One of the unfortunate early casualties of a data-driven world is anything that can’t easily be measured. The great promise of the recent push toward the collection and analysis of “big data”  is scientific reproducibility. If we collect enormous data sets on how millions of people behave, we can more consistently produce things they want and need. The illusion – created in part by the marketing advance guard of the data-mining firms – is that we’re already there. 

But many valuable things remain unmeasurable, and though we may be eager to transcend once and for all the dark ages of human superstition, we’re foolish and premature when we dismiss intuition entirely. As generations of book lovers will tell you, literature transforms us. If pressed to say exactly how, most of us will mutter something about perspective or the experience of entering another person’s consciousness. But all would agree that our best-loved books have in some significant way changed us for the better. 

Author Alain de Botton (Religion for Atheists, How Proust Can Change Your Life) and his partners at the London-based School of Life have taken this intuition a step further. Their “bibliotherapy” program matches individuals struggling in any aspect of their lives with a list of books hand-selected to help them through tough times. You get your reading list after an initial consultation with a bibliotherapist in which you discuss your life, your reading history, and your problems. 

[VIDEO] Alain de Botton on Bibliotherapy

No, there’s no training program – the three bibliotherapists currently on staff include a longtime small bookstore owner, an author and an artist. And of course, they’re all avid, lifelong readers. No there’s no objective measure of the results – all the (abundant) evidence of bibliotherapy’s efficacy is anecdotal. And no, bibliotherapy is probably not the best remedy for schizophrenia. 
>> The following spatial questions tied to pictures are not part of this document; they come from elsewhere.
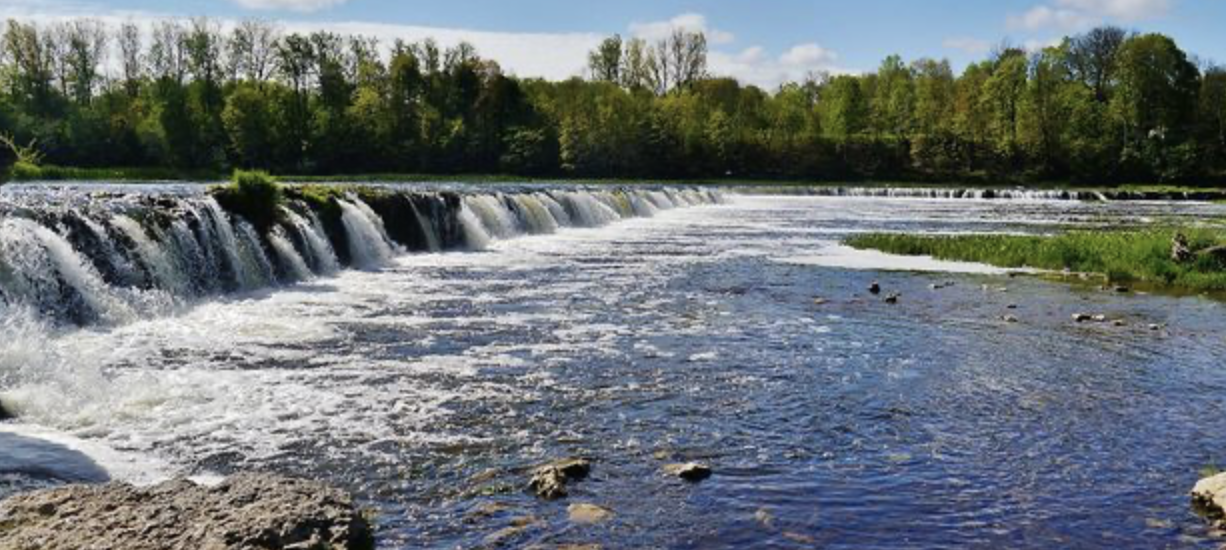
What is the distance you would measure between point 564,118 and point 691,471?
109 metres

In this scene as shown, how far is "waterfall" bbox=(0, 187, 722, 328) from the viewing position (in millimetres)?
19672

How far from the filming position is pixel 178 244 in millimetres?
24422

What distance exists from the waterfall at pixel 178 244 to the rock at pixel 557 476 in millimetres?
11109

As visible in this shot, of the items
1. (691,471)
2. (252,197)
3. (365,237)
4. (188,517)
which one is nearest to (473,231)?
(365,237)

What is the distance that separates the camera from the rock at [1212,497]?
935 cm

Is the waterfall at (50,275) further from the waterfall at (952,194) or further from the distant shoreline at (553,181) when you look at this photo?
the waterfall at (952,194)

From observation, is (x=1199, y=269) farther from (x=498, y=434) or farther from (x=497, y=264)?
(x=498, y=434)

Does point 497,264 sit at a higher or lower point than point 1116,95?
lower

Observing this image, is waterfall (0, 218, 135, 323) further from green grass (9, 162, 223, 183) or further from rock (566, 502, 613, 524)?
green grass (9, 162, 223, 183)

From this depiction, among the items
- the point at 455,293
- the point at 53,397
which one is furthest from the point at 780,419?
the point at 455,293

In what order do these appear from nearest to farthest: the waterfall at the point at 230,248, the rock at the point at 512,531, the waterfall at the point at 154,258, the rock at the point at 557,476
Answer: the rock at the point at 512,531 → the rock at the point at 557,476 → the waterfall at the point at 154,258 → the waterfall at the point at 230,248

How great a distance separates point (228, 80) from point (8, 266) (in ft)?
326

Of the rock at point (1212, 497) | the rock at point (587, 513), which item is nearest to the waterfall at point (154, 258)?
the rock at point (587, 513)

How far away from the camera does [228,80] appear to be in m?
111
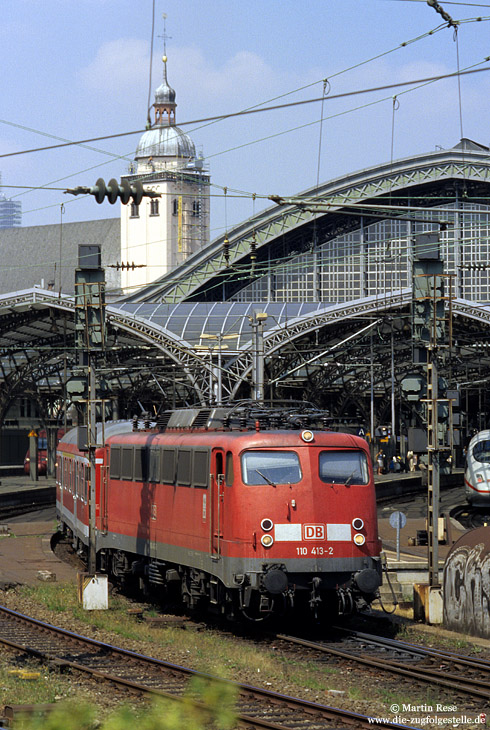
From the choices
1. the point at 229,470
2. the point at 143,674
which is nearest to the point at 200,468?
the point at 229,470

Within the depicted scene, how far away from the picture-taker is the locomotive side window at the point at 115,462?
82.0 feet

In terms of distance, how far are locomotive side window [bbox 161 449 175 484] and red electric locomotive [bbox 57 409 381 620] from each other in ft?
0.18

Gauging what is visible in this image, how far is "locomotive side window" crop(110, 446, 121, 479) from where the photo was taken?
24992mm

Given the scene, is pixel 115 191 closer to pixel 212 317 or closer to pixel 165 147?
pixel 212 317

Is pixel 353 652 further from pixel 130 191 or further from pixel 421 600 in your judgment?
pixel 130 191

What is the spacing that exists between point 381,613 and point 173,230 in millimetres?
124572

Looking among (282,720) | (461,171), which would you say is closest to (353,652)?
(282,720)

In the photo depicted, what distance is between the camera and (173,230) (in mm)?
144625

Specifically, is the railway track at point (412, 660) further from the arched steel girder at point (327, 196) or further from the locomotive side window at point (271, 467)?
the arched steel girder at point (327, 196)

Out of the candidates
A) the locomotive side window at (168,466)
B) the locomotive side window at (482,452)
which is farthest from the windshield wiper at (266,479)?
the locomotive side window at (482,452)

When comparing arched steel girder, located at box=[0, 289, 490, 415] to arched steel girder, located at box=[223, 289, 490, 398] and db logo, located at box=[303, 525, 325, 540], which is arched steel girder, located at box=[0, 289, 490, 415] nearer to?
arched steel girder, located at box=[223, 289, 490, 398]

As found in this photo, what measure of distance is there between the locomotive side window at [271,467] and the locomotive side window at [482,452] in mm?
28427

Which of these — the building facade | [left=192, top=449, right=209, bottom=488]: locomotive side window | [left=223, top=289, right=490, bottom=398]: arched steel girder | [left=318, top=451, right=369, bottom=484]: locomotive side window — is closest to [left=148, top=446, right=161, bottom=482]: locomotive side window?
[left=192, top=449, right=209, bottom=488]: locomotive side window

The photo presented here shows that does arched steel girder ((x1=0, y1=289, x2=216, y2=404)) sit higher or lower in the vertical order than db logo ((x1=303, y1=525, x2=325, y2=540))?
higher
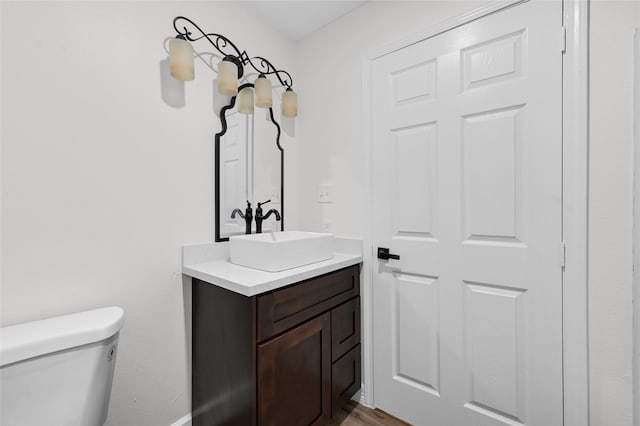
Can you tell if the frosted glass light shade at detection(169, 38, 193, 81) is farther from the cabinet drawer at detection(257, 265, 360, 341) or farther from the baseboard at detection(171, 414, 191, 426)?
the baseboard at detection(171, 414, 191, 426)

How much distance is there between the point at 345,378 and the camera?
5.15 ft

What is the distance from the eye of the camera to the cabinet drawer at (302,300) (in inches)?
44.8

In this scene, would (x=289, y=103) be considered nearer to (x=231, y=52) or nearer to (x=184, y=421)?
(x=231, y=52)

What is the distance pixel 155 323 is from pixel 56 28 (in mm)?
A: 1226

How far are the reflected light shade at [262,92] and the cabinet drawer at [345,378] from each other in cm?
149

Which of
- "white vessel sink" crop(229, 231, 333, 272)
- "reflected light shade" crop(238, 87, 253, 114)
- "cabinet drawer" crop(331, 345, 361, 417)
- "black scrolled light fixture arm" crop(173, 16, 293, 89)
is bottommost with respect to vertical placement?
"cabinet drawer" crop(331, 345, 361, 417)

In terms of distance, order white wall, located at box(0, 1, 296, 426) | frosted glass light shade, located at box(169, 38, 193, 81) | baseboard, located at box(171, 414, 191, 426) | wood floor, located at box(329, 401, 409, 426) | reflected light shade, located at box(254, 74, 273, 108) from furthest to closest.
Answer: reflected light shade, located at box(254, 74, 273, 108) → wood floor, located at box(329, 401, 409, 426) → baseboard, located at box(171, 414, 191, 426) → frosted glass light shade, located at box(169, 38, 193, 81) → white wall, located at box(0, 1, 296, 426)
What it does offer is distance from and perspective on your troubles as you view them through the lens of other people’s lives. The people are mostly fictional (though some non-fiction is also prescribed) but they’re dealing with issues just like yours and almost certainly approaching them differently.  

Inflexible thinking is characteristic of both anxiety and depression, the two most common psychological complaints. In their non-clinical forms, these ailments are self-perpetuating because the sufferer is locked into thought-patterns that reinforce them. While unproven, literature’s rumored power to reorient and rewire these patterns is certainly worthy of future study. 

In the meantime, the “shelf-help” program has a growing fan-base among Londoners who appreciate its relatively low-cost, non-medicalized approach to the anxieties that are characteristic of modern life. And for those dubious of literature’s healing power, the School of Life also offers walk-in talk therapy, a program which also treats a certain degree of psychological suffering as a normal, everyday occurrence. 

[VIDEO] Alain de Botton on how Proust can change your life

What’s the Significance? 

What’s remarkable about the School of Life’s approach is that it flies in the face of modern Western society’s expectations of expertise and empirical evidence for the efficacy of any service more serious than a manicure. It offers alternative models for relieving our troubles at a time when professional industries and drug companies have billions invested in the notion that they, and only they are qualified to do so. 

But as Big Think blogger David Berreby recently pointed out, psychology is one science in which knowledge claims are particularly tough to verify, there being so many variables involved in human thought and behavior. 

Bibliotherapy is a rare and refreshing acknowledgement, in this age of the algorithm, that there’s quite a lot we still don’t understand, and that we’ve got other options besides suffering in silence while waiting for the science to catch up.